Historically reserved for the social elite, private clubs have diversified to accommodate everyone from Creative minds to change decision-makers.

Here’s a look at five of London‘s leading private member clubs.

For those who work hard, those who party: Annabel’s

Annabel’s, Mayfair, is an institution in the heart of one of the most exclusive districts. Open since the 1960s, the club has hosted everyone from Richard Nixon to Lady Gaga.

A Picasso painting greets visitors as they arrive in the lavish lobby, which unfolds into extravagant meeting rooms, restaurants and a garden Court. After hours, Annabel’s “handpicked chemistry of like-minded people who share a passion for the finer things in life” revel in her legendary nightclub.

As for the dress code, “fashion trainers…in good condition” are acceptable, ripped jeans are not, and gentlemen should wear jackets after 6pm. Member events range from the pagan-influenced Summer Solstice to a Halloween horror circus and fundraisers for the Amazon tropical forest.

For the creative: The Arts Club

This “community of savvy thinkers and opinion leaders” is full of creatives, film enthusiasts and photographers to musicians and actors.

Annual membership costs you £2,500 (€2,960) plus a membership fee of £2,000 (€2,370). This gives you access to exclusive live music events and discussions with industry experts on everything from NFT to the art of rest.

Members also take advantage of the club’s private event spaces, restaurants and bars – including one for the rare cigars and whiskey – sprinkled with impressive art facilities.

For change makers: The Conduit

Club members with a conscience congregate at this Mayfair haunt. Want to join them? You will need a proven track record in wellness. The Conduit invites “entrepreneurs, investors, creatives, business leaders, activists, civil society leaders and policy makers” to pool their knowledge network and capital to drive positive make an impact and solve global challenges.

For the elitists: 5 Hertford Street

If you need to ask for membership fee for this more exclusive exclusive clubs for exclusive individuals, you will not be allowed to join. Sorry, no scum here – provided you define scum as almost everyone else. Inside, it’s as opulent as any ivory tower with two restaurants, three bars, and a nightclub, LouLou’s.

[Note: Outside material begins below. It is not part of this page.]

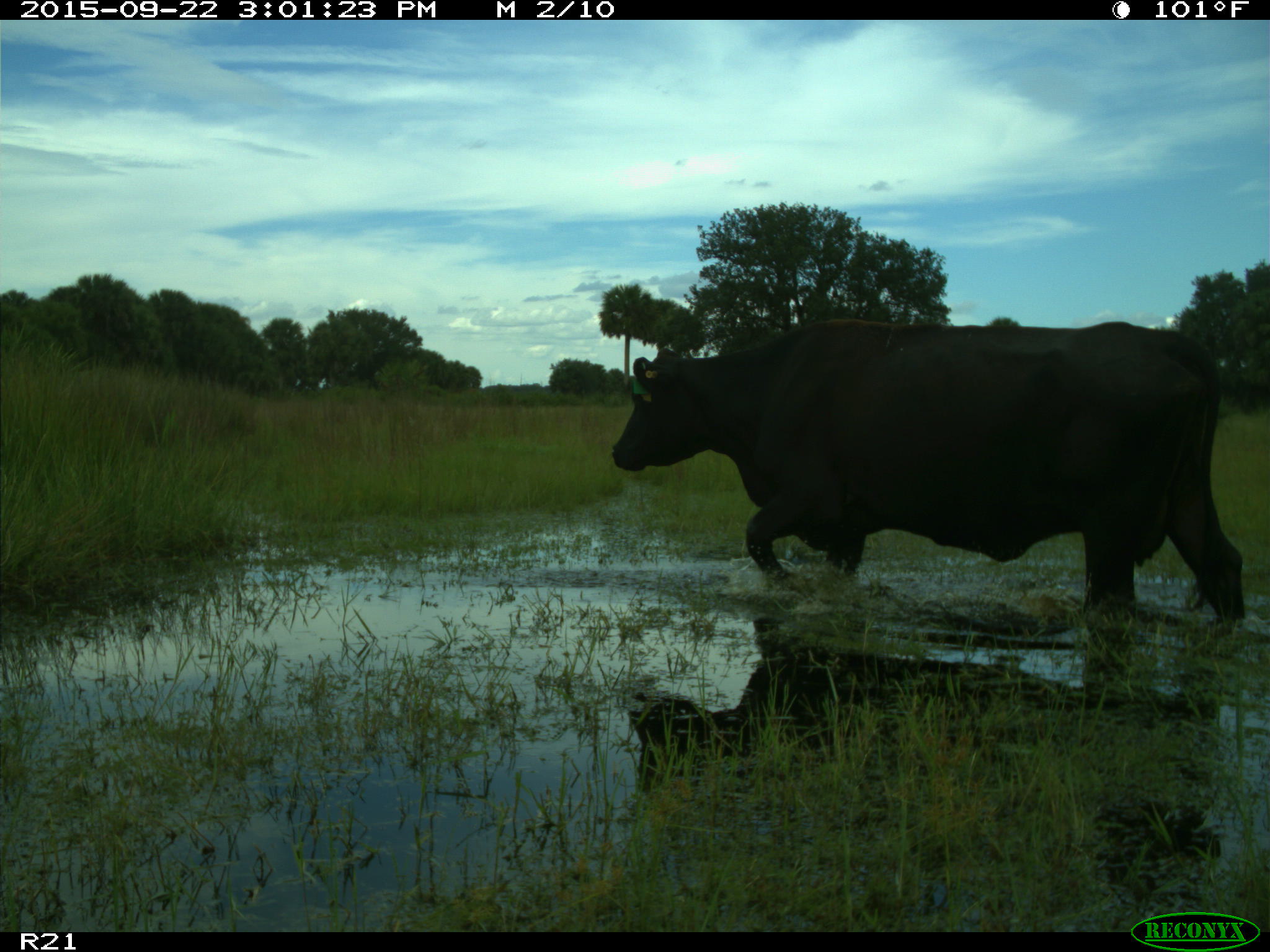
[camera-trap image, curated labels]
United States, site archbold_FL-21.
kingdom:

For the gourmands: Mossiman’s

The hype around Mossiman’s high kitchen is fully justified. Members dig French, seasonal and comforting dishes in the wood-panelled Davidoff Room overlooking the kitchen. Unlike the Montblanc room for two, you can turn around here.

For the jet-setters: Soho House

Soho House touts itself as a club for creatives, but these days you’re just as likely to find accountants with memberships. The biggest advantage of this club is that there are so many. Get a subscription and you can relax as much in New York and Istanbul like in London.